В школе он неожиданно для самого себя заженихался, собираясь связать судьбу с молодой учительницей математики. Но вовремя оставил затею: девица пила ситро огромными глотками, называла Шпулина “шпулькой”, не знала, кто такой Иннокентий Анненский, визгливо хихикала во время интимных таинств и в довершение всего заразила его триппером. Триппер ему вылечил народными средствами сосед, бывший красный командир, личность по-своему колоритная. (“Подобный человеческий тип мог бы заинтересовать Леонида Андреева”, — обычно думал про него Виталий Игнатьевич.) Ощущение гадливости, правда, осталось.
Потом была война, эвакуация, в разваливающиеся “столыпины” на сорок человек или восемь лошадей набивали по восемьдесят голов. Впоследствии Шпулин тщательно перебрал немногие оставшиеся воспоминания о переезде и вынужден был признать, что, судя по всему, он был очень плох, поскольку ничего толком не запомнил. Только то, что все время хотелось пить. Или хотя бы вдохнуть свежего воздуха: нужду справлять приходилось в углу вагона, и внутри стоял густой смрад.
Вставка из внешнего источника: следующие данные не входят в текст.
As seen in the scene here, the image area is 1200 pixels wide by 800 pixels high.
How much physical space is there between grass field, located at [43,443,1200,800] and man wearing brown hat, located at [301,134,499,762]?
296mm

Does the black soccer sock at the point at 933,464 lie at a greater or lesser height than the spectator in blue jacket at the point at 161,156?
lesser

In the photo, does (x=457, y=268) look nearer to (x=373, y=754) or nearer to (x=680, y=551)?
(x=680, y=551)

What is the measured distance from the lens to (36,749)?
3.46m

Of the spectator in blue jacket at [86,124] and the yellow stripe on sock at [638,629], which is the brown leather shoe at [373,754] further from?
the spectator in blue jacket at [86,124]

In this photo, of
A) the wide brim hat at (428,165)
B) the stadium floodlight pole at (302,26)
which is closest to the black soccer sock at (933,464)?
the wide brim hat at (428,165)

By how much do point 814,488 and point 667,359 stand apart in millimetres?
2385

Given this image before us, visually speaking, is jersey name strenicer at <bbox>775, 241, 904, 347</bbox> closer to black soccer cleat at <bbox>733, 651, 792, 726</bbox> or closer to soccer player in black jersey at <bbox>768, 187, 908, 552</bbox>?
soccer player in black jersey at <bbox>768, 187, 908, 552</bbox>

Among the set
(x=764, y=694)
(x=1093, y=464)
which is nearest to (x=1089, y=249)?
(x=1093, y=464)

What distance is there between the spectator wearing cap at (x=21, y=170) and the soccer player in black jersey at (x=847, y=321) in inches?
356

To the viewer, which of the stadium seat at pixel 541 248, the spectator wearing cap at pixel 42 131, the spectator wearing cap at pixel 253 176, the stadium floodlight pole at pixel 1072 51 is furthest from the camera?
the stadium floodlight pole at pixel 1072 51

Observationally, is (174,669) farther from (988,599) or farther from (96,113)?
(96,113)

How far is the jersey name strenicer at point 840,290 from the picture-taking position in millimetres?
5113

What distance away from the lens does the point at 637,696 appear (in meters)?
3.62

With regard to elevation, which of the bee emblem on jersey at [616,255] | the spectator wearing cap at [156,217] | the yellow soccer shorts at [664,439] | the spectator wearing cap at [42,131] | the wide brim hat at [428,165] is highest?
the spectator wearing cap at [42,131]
В Ташкенте он чему-то учил толстых узбекских детей. Дети учиться не умели и не хотели. Главное в жизни они знали и так: слово “бурсум” — рубль по-узбекски — и еще то, что русские легко отдают сережки и золотые колечки за рис и хлопковое масло.
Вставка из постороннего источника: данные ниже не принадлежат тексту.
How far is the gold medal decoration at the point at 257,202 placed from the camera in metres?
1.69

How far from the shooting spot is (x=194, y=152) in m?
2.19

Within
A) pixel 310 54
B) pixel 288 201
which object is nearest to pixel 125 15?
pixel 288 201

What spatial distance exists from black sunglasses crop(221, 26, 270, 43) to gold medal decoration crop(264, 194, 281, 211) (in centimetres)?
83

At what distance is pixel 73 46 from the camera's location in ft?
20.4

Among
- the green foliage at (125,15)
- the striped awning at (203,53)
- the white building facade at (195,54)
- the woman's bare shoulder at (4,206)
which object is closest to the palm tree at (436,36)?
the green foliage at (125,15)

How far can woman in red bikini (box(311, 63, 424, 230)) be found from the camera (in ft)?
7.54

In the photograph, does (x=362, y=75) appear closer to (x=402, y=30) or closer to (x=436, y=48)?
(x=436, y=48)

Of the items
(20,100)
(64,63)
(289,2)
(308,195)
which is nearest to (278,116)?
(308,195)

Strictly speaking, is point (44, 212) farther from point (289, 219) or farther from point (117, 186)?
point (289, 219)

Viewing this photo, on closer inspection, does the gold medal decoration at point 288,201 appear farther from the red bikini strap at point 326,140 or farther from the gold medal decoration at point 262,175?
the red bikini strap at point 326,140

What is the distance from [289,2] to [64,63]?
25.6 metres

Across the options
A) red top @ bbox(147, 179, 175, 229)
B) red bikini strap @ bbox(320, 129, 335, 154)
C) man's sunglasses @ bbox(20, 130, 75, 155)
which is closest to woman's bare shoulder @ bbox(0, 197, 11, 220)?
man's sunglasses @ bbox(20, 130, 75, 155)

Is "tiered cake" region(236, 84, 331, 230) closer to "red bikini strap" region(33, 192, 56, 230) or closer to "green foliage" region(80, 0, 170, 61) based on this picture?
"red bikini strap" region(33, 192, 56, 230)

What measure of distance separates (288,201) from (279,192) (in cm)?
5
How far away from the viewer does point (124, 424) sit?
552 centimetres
Карточки отоваривались нерегулярно. Шпулину, правда, повезло: на грязной ташкентской улочке он встретил человека в форме, который его узнал, — тот когда-то был рабочим и слушал его лекции. Теперь он то ли чем-то командовал, то ли даже чем-то заведовал. Он выписал Виталию Игнатьевичу постоянный пропуск в офицерскую столовую, где без карточек давали бульон, сваренный из местных песчаных черепах. Жесткое черепашье мясо невозможно было оторвать от кости зубами, его состругивали ножом и потом долго, усердно прожевывали.
Иногда, редко, удавалось принести что-нибудь с базара: горсть кишмиша (обычно с мусором, щедро всыпанным рукою декханина) или небольшую дыню. Он так и не научился выбирать дыни, и ему всегда доставалась зелень или гниль.